Excerpt to read —
= Beginning of Section =
A publication of the Kentucky Center for Public Service Journalism

First Lady Glenna Bevin and CHFS take steps to make adoption and foster care process easier

Kentucky’s First Lady Glenna Bevin and the Cabinet for Health and Family Services (CHFS) Sec. Vickie Yates Brown Glisson today announced a new website aimed at helping families more easily navigate the foster care and adoption process.

First Lady Glenna Bevin

Glenna Bevin

“We want to make the foster care and adoption process as easy as possible for families,” First Lady Bevin said. “Every child deserves a loving home.”

The new site at adopt.ky.gov and is linked to the CHFS site to provide helpful adoption and foster information.

First Lady Bevin said her office worked closely with the CHFS Department for Community Based Services to create a website that clearly shows each step to becoming a foster or adoptive parent.

“It’s much more user-friendly, with better organized information, making it easier for families to navigate the foster care system,” First Lady Bevin said.

First Lady and Gov. Matt Bevin are advocates of adoption and foster care. The Bevins have nine children, and four are adopted.

Sec. Glisson said the new website is an important first step toward making the adoption process less stressful and confusing.
= End of Section =
Task brief — Can you write out the part of the foster care website announcement that begins at the words "First Lady and" and stops after "stressful and confusing."? The rows that come next are separate material, unrelated to the foster care website announcement.

Data section —
= Beginning of Section =
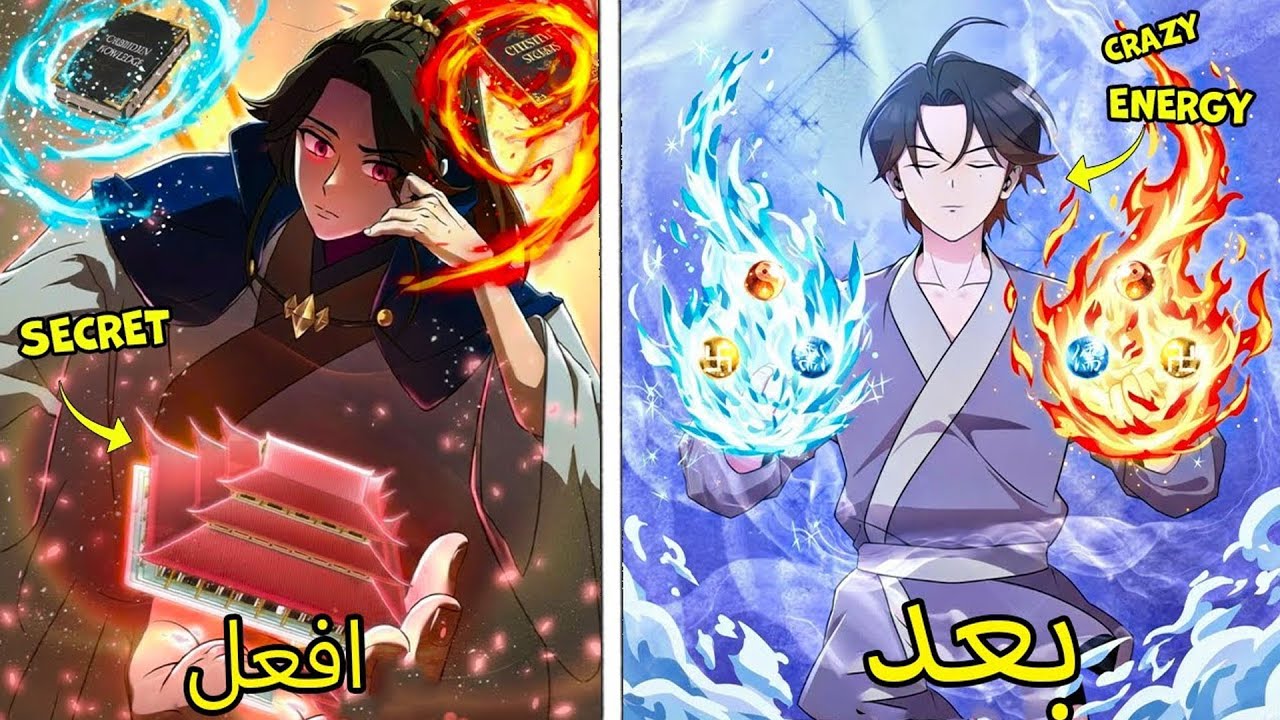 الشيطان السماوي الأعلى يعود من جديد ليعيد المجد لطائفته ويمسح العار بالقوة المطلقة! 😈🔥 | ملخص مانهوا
= End of Section =
= Beginning of Section =
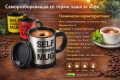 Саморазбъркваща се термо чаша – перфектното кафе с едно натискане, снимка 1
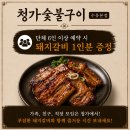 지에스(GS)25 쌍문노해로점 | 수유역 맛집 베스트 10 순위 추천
= End of Section =
Solution for this exercise —
First Lady and Gov. Matt Bevin are advocates of adoption and foster care. The Bevins have nine children, and four are adopted.

Sec. Glisson said the new website is an important first step toward making the adoption process less stressful and confusing.